AVELLINO – “Vicenda ancora misteriosa”: così è stata definita dal senatore Enzo De Luca, che questa mattina ha presieduto i lavori della commissione bicamerale d’inchiesta ecomafie, di cui è vicepresidente, la morte del capitano Natale De Grazia avvenuta il 13 dicembre del 1995 nei pressi di Nocera Inferiore mentre si stava trasferendo da Reggio Calabria alla Spezia.
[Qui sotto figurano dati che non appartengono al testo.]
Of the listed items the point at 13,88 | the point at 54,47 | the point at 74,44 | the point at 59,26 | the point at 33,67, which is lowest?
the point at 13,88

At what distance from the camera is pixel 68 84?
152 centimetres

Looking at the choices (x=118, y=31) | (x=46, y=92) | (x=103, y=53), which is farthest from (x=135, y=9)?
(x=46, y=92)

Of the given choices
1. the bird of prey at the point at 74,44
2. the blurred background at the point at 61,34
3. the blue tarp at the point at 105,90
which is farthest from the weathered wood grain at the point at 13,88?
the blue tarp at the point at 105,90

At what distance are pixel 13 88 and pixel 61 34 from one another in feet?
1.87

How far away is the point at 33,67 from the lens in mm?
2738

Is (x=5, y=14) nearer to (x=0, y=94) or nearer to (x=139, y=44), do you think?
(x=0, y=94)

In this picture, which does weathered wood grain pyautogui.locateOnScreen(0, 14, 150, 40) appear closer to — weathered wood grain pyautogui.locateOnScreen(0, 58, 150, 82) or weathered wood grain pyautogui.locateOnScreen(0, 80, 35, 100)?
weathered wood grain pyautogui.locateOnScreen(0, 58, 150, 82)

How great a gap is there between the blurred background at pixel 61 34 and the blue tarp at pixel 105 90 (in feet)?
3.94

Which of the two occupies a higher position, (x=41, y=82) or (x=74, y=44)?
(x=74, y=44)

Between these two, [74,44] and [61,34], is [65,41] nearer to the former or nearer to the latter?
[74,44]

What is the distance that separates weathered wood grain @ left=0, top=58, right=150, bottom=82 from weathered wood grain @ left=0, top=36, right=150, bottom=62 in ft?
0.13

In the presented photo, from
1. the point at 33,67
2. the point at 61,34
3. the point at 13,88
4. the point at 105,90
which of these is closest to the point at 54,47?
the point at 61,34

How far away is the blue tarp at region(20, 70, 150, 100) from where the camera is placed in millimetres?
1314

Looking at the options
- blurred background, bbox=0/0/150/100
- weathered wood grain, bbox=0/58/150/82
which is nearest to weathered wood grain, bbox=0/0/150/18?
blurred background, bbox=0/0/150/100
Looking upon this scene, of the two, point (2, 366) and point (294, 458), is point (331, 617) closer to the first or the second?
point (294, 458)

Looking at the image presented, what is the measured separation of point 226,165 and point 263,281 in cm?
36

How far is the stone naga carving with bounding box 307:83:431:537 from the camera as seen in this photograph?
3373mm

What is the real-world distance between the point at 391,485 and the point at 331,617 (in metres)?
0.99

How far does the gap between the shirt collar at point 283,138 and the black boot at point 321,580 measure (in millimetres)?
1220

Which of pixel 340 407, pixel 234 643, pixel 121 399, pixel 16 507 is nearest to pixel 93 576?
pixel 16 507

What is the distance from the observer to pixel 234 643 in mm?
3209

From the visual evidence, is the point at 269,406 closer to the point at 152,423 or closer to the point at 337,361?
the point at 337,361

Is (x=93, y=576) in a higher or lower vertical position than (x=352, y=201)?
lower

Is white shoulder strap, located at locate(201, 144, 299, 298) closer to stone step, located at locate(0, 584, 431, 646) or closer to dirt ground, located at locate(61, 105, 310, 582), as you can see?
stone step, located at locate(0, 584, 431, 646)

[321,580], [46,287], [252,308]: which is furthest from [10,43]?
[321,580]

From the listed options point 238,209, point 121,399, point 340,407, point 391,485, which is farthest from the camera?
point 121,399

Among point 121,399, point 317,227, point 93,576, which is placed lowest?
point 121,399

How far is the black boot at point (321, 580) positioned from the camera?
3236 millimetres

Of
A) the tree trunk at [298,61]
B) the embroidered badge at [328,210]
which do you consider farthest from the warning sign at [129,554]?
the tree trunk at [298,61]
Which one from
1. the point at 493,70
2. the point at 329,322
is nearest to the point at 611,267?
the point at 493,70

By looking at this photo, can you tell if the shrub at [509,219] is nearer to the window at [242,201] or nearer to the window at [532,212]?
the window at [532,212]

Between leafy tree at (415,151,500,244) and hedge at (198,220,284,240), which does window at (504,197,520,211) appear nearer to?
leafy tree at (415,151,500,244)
Nel corso della seduta della commissione, in cui è stata approvata all’unanimità la relazione territoriale sulle attività illecite connesse al ciclo dei rifiuti in Basilicata, è stata depositata la relazione sulla morte del capitano De Grazia la cui vicenda è legata all’inchiesta sulle cosiddette “navi dei veleni” e all’indagine che lo stesso ufficiale di polizia giudiziaria stava conducendo, prima della sua scomparsa, sui traffici di rifiuti tossici e radioattivi gestiti dalla ‘ndrangheta e sulla loro distruzione in mare mediante l’impiego di siluri. Un vero e proprio giallo su cui è ancora fitto il mistero. Così come è giallo sulla fine delle tre navi, le “navi dei veleni” appunto, in quanto cariche di rifiuti tossici, che sarebbero scomparse e affondate nelle acque del Tirreno lungo le coste della Calabria.
All'ordine del giorno c'era anche l'esame della relazione sulle attività illecite connesse al ciclo dei rifiuti in Campania. Due le proposte di relazione presentate: una dal senatore di centrodestra Salvatore Piscitelli (Coesione nazionale) e un'altra dal deputato del Pd, Stefano Graziano.
A maggioranza dei presenti, la Commissione ha stabilito che esprimerà il proprio voto sulla proposta di Graziano. "Ci avviamo – ha commentato De Luca, candidato nuovamente al Senato per il Pd – a tirare le somme del lavoro svolto con grande sinergia e impegno costante su fronti di emergenza – e la Campania è certamente tra questi – sin dall'insediamento. La situazione sul piano della gestione dei rifiuti è molto critica, in Campania ma anche in altre regioni del Paese e la vicenda delle navi dei veleni è tutt'altro che chiarita. La Commissione di inchiesta, anche in virtù dei suoi poteri giudiziari, ha dato un contributo notevole all'accertamento di tante verità, ma il lavoro da fare è ancora tanto. Per quanto mi riguarda continuerò a mantenere alta l'attenzione su questi temi, da sempre prioritari nella mia agenda".